Muitas vezes, desafinações propositadas traduzem fragilidade, ou vulnerabilidade. É o caso de “Cadet Limbo”, nona faixa do álbum, marcada pelo sentimentalismo de um Archy apaixonado. Num mix de teclados sintetizados, saxofones e R&B, o artista refere-se a si mesmo como um cometa perdido no espaço, perdido na beleza dela e na relação que criaram, “and had it really been this long? Since I got lost in space?”. Vinculada a esta faixa, surge “The Cadet Leaps”, simbolizando o fim do que nos é contado em “Cadet Limbo”: “the space cadet waltz’ through the sky, lost in his search for distant forms of life”. Triste, numa tonalidade menor, com samples de sons de chuva, é uma das faixas mais bem conseguidas do álbum. Marshall não precisa de dizer muito para entendermos o que quer dizer, e a tristeza que sente, transmite-a através da música, sem esforço algum. “Eyedress” recita o mesmo poema de “Bermondsey Bosom (Left)” e “Bermondsey Bosom (Right)”, mas desta vez em tagalog, primeira língua de um quarto da população filipina.
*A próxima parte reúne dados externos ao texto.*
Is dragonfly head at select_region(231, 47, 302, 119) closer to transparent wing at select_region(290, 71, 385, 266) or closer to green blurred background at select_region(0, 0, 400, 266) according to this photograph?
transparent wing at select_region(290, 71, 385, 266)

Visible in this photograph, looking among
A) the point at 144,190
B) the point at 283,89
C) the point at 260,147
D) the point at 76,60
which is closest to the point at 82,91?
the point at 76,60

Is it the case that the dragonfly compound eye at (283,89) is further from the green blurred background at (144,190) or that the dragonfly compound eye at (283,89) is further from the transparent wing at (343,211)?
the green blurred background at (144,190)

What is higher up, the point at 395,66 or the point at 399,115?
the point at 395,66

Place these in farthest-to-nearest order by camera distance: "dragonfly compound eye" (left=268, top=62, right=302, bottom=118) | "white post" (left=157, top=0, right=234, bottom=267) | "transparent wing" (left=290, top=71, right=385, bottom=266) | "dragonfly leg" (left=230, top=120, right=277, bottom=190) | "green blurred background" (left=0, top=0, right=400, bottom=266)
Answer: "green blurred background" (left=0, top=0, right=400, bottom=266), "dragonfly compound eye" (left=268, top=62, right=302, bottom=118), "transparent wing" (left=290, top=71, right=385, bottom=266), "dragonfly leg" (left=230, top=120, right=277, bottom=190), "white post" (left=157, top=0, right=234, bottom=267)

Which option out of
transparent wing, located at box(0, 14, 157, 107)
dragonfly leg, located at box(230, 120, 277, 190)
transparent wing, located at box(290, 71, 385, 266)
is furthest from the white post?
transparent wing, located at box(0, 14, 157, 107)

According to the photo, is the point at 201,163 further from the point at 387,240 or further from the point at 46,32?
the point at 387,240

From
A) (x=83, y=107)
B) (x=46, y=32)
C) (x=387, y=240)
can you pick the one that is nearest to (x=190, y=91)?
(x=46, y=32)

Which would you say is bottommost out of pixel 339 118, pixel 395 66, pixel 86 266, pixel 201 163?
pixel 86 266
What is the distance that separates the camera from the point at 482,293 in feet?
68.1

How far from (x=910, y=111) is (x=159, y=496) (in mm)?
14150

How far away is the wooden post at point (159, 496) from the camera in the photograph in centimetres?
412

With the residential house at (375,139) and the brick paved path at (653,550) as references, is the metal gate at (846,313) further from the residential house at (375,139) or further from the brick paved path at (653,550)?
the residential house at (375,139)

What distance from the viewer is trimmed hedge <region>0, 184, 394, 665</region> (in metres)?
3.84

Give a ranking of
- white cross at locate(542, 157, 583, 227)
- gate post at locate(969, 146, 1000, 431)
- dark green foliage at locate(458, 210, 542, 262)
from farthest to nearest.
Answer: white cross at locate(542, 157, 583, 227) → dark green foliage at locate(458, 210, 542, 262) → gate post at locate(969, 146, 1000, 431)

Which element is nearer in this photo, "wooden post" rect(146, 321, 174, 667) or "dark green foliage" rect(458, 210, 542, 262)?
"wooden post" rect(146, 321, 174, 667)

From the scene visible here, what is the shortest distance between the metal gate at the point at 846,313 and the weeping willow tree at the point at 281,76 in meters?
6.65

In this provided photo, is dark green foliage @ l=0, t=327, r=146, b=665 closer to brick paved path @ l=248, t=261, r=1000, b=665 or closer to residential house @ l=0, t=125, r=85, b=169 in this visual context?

Relaxante, pausado, com dissonâncias agradáveis ao ouvido, surge “Czech One”. Lançado no quarto aniversário do seu álbum de estreia, “6 Feet Beneath the Moon”, é o primeiro single sob o pseudónimo King Krule, em quatro anos. Segue-se “A Slide In (New Drugs)”, cheio de ruído, confuso, dissonante e vulnerável. O artista exterioriza a sua falta de auto estima: “my skin is bleach, my hair is long, I have no teeth (…), my gums are raw and bleeding all of time (…) how can I be feeling the same as you?”.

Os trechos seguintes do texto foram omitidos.